Concordei em deixar o Joshua ajudar-me a encontrar um táxi. Quando me levou para fora do bar mal iluminado, fiquei surpreso ao ver como as ruas estavam desertas. Queens - como o resto de Nova Iorque - nunca dormiu, mas parecia que estava a dormir para mim. Tirei o telemóvel da minha mala e acertei no botão da companhia de táxis que programei na minha marcação rápida.
"Acredita que nos encontramos de novo?" Veio aquela voz tão familiar de Jack Adams quando saiu das sombras para nos bloquear. "Está me seguindo, Gertie?"
"Nos teus sonhos, Chacal", eu meio assobio, meio-insultado. "Gentilmente afaste-se."
"Quem é este personagem?" Joshua perguntou com uma gargalhada irritada.
"Não diria ninguém, mas começo a pensar que ele é o meu perseguidor", suspirou.
"Ele é um tipo feio, não é", disse Joshua enquanto circulava lentamente por Jack.
"Volta, idiota", o Jack gaguejou enquanto seguia o Joshua com os olhos. "Não sou ninguém com quem me de mexer."
"A sério?" Joshua disse com um sorriso. "Por que é que?"
"Eu simplesmente não sou", disse Jack hesitantemente.
Foi interessante, divertido, e de alguma forma muito satisfatório ver o rufia da minha infância a contorcer-se sob a intensidade de Joshua.
"Bem... Jack, é? Josué disse com um genuíno
confiança e presunção que claramente veio do interior profundo do seu núcleo. "Por que não fazemos um acordo? Não me vou meter contigo se te afastares agora."
"Por que sou eu que tenho que sair? Tenho tanto direito de estar aqui como ela", protestou.
"Sinto-me tentado a meter-me contigo, Jack", disse Joshua com um pesado peito. "Se ainda estiveres aqui quando contar até cinco, acredito que farei isso."
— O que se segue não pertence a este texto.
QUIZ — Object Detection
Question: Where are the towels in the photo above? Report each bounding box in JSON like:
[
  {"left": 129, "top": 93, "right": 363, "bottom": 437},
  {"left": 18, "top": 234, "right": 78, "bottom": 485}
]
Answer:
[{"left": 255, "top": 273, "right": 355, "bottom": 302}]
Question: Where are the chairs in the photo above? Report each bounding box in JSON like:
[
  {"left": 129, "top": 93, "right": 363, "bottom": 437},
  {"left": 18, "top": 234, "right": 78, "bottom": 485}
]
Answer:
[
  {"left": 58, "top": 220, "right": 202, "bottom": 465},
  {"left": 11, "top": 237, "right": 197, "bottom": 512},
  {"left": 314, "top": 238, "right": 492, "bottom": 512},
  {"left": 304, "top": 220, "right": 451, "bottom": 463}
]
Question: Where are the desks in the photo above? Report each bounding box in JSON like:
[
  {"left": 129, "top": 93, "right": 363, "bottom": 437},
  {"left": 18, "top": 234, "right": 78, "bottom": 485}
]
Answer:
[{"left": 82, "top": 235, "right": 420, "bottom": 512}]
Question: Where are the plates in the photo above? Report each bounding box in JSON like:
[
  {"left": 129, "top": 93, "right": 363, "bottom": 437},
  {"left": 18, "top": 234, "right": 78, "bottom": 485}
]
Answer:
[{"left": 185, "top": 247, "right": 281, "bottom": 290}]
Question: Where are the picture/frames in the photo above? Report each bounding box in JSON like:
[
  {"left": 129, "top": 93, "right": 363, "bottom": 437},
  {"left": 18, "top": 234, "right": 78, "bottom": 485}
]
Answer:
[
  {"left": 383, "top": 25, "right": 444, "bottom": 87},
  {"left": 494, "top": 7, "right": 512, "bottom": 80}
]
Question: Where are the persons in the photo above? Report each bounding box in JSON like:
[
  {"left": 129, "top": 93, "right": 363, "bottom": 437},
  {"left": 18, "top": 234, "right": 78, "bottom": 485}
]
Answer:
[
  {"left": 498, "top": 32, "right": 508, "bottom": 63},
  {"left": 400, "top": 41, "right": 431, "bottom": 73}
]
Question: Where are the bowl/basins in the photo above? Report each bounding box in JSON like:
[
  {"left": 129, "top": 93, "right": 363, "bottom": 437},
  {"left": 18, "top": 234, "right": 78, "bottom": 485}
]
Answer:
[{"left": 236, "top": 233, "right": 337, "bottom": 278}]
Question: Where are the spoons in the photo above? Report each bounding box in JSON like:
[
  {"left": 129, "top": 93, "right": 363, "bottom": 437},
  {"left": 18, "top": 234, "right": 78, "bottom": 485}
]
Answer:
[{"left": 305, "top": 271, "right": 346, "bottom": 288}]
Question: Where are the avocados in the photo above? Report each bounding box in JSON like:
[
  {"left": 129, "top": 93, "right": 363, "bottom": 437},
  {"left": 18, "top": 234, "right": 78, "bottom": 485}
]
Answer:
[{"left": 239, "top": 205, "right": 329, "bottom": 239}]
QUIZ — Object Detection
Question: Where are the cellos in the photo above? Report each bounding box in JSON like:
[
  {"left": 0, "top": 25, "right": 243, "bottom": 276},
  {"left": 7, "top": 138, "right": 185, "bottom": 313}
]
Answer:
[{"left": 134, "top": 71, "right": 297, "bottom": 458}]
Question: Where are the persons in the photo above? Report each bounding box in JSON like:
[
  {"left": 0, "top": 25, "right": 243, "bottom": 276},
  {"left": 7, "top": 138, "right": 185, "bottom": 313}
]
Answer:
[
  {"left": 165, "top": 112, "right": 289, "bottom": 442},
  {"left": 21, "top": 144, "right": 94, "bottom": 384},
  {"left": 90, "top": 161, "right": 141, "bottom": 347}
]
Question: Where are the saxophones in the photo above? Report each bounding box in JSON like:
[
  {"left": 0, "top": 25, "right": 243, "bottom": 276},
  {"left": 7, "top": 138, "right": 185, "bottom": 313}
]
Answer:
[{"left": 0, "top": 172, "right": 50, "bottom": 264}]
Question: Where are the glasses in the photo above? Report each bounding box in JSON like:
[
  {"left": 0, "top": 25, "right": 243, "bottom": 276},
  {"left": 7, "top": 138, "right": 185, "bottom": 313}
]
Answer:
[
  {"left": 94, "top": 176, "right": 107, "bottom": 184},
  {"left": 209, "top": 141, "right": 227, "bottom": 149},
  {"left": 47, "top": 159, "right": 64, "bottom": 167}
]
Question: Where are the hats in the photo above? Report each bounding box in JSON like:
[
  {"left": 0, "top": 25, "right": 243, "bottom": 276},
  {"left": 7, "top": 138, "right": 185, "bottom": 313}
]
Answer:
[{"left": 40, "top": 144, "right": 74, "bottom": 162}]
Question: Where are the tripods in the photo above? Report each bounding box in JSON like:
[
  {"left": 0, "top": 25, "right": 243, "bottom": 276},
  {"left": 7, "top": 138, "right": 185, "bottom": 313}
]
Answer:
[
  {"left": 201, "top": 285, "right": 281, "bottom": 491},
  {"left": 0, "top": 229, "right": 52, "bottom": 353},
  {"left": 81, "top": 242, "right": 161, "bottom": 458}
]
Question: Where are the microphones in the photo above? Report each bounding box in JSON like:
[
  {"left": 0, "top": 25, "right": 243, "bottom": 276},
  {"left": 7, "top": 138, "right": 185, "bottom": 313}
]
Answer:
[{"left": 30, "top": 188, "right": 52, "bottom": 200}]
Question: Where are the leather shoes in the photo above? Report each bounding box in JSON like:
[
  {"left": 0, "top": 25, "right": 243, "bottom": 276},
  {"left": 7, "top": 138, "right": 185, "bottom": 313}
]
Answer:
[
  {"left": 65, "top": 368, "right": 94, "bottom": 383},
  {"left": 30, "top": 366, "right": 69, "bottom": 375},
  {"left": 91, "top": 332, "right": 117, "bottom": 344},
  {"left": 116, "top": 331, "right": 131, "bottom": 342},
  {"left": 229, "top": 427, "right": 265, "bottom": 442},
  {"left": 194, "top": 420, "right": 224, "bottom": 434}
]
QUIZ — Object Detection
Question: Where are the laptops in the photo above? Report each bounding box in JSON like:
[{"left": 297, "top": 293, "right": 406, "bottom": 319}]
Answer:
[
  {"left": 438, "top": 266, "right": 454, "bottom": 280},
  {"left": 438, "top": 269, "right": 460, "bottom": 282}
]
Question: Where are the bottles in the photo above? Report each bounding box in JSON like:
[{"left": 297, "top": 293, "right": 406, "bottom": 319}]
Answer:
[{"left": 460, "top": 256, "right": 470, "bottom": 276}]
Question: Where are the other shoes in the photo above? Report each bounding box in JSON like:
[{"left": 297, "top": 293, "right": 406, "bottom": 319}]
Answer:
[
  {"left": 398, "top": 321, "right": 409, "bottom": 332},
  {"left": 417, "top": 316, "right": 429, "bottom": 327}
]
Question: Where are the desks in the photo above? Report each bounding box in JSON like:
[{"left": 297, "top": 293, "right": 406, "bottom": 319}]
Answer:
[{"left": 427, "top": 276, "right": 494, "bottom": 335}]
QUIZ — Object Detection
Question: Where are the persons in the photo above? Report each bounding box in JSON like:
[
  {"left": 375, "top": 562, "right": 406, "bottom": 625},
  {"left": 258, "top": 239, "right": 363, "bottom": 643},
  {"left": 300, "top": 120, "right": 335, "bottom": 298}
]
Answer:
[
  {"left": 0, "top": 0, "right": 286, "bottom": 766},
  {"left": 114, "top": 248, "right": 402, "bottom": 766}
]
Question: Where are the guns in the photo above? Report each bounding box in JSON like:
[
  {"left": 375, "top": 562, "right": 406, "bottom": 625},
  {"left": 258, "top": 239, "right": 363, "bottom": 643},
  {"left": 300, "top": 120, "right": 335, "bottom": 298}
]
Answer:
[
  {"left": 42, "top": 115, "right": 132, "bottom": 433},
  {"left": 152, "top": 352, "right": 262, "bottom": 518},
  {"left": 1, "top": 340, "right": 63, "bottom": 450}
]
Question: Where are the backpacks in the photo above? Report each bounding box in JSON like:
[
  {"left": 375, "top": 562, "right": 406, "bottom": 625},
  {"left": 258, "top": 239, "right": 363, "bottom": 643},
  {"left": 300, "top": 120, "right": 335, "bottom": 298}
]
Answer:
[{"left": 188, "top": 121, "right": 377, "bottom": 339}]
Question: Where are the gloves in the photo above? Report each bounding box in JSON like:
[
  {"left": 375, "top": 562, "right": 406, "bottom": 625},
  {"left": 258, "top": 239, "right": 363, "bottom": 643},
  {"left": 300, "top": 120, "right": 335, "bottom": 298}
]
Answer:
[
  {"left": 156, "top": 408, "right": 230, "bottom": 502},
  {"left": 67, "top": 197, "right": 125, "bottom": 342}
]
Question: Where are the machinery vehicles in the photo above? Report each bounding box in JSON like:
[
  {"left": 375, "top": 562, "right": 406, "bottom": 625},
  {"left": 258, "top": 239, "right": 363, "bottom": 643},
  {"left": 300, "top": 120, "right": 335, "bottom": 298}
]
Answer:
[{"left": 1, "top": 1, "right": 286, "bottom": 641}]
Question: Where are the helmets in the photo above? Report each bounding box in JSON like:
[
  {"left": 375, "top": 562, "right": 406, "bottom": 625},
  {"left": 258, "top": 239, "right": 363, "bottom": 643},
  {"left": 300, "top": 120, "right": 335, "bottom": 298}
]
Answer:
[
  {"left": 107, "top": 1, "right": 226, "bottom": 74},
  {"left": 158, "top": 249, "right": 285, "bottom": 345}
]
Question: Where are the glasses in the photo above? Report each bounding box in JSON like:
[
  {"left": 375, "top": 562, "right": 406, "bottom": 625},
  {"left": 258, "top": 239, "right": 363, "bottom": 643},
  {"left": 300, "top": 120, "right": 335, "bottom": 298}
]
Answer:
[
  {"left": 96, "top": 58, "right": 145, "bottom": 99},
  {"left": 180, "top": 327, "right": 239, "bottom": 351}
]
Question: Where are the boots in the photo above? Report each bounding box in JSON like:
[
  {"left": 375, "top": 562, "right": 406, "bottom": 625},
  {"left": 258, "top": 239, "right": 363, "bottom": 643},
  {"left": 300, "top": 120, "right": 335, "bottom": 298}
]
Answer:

"Ah, sim? O que vai fazer?" Jack assobiou.
"Um..." Joshua começou.
"A sério?" O Jack disse com uma voz erguida.
"Dois..." Joshua continuou.
"Idiota!" Jack bebeiu ao escorregar de volta para as sombras da noite.
"Aquilo era demasiado rico", ri-me enquanto abraçava o Joshua e lhe dei um beijo leve na bochecha.
Antes de me afastar, ele tinha os braços à minha volta e beijava-me com uma paixão que igualava o que eu tinha vivido com o Marc, tanto nos meus sonhos como no alojamento. Achei incrível como os beijos destes homens eram diferentes dos dos homens com quem namorei até aquele ponto. Tinhas de ser tão bonito como um modelo de GQ para empunhar um beijo super erótico?
A minha cabeça girava e os meus dedos enrolavam-se enquanto me divertia com a simpatia do seu abraço. Quando finalmente me soltou a boca, o táxi foi parado ao nosso lado. Os seus lábios húmidos acariciavam-me os ouvidos quando me disse que queria ver-me na noite seguinte. Abanei a cabeça enquanto me ajudava no banco de trás do táxi. Segurando a minha mão para beijá-lo antes de fechar a porta, ele reafirmou o nosso encontro para a noite seguinte. Quando me soltou a mão, senti o cartão que ele tinha enfiado na minha palma da mão. Tinha os contactos dele.
À medida que o táxi se afastava, virei-me para um último olhar para o meu belo novo amigo. Suspirei de surpresa quando o vi ser abordado por uma figura alta e familiar que podia jurar ser o Marc.